-- RAW RECORDS start --
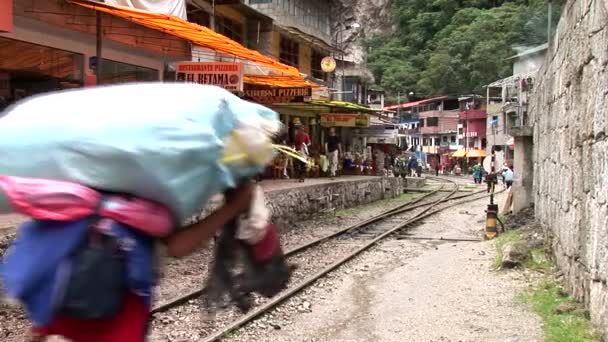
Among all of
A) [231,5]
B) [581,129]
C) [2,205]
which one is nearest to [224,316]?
[581,129]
-- RAW RECORDS end --
- [EXERCISE PROMPT]
Write out the lines of the records above as a JSON list of strings, one string per line, with blank lines and the picture left out.

- [WRITTEN RESPONSE]
[
  "Among all of",
  "A) [231,5]",
  "B) [581,129]",
  "C) [2,205]",
  "which one is nearest to [224,316]?",
  "[581,129]"
]